Filtering and predicting using the darts filters¶
In this notebook, we will look at the Kalman filtering algorithm being used to improve the quality of data affected by noise. White noise is a common component in data retrieved from any kind of sensors.
The Kalman filter is a different kind of model in Darts, in that it’s a FilteringModel
(and not a ForecastingModel
), which can be used to smooth series. In the case of the Kalman filter the “actual” underlying values of the observations are inferred using the state-space model of a linear dynamical system. This system can be provided as an input, or can be fitted on data.
In this notebook, we’ll generate a simple synthetic dataset and see how the Kalman filter can be used to denoise it. Note that this is a toy example, mostly to show how the Darts Kalman filter API works.
[ ]:
%reload_ext autoreload
%autoreload 2
%matplotlib inline
import numpy as np
import matplotlib.pyplot as plt
from darts import TimeSeries
from darts.models import KalmanFilter
from darts.utils import timeseries_generation as tg
Step response of a first order system¶
A common shape of signal seen in measurements is that of the exponential approach to a steady state, for example in systems converging to a setpoint. We start by preparing the input (control signal) and output, and add noise to obtain realistic observations.
[2]:
NOISE_DISTANCE = 0.1
SAMPLE_SIZE = 200
np.random.seed(42)
# Prepare the input
u = TimeSeries.from_values(np.heaviside(np.linspace(-5, 10, SAMPLE_SIZE), 0))
# Prepare the output
y = u * TimeSeries.from_values(1 - np.exp(-np.linspace(-5, 10, SAMPLE_SIZE)))
# Add white noise to obtain the observations
noise = tg.gaussian_timeseries(length=SAMPLE_SIZE, std=NOISE_DISTANCE)
y_noise = y + noise
plt.figure(figsize=[12, 8])
u.plot(label="Input")
y.plot(color="gray", label="Output")
y_noise.plot(color="red", label="Noisy observations")
plt.legend()
plt.show()
This behavior can be modeled by a first-order linear dynamical system, making it an ideal candidate for the Kalman filter with dim_x=1
.
We fit the Kalman filter using the input as covariates, and filter the same time series. Note that the results would probably be better if we had fitted the model on a longer time series.

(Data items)
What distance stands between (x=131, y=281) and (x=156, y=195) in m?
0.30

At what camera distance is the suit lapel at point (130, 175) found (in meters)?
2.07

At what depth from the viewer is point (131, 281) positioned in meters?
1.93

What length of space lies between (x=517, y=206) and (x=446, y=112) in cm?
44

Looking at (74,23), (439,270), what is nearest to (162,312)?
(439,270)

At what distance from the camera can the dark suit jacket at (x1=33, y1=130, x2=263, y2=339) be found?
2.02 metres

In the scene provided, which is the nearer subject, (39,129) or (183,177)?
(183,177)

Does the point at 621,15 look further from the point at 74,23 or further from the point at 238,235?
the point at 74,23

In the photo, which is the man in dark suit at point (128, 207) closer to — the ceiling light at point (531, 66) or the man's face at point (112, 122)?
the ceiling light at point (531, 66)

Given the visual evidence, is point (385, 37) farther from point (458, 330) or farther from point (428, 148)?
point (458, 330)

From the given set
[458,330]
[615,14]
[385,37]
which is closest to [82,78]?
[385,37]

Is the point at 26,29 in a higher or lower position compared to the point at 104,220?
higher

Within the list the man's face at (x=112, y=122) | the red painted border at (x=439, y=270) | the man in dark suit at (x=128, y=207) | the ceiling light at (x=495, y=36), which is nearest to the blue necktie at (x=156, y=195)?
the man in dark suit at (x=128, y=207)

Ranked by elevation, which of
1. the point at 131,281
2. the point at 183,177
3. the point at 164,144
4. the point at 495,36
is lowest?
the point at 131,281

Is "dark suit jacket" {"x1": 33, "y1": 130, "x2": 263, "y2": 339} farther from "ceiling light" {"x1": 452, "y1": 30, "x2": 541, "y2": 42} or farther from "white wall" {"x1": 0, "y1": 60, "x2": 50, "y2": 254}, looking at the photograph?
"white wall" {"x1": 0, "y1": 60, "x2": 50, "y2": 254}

What is expected: Reproduce the passage from the Kalman filter notebook above, starting with "y_noise = y" and going on through "plt.legend()".

Answer to this exercise:
y_noise = y + noise
plt.figure(figsize=[12, 8])
u.plot(label="Input")
y.plot(color="gray", label="Output")
y_noise.plot(color="red", label="Noisy observations")
plt.legend()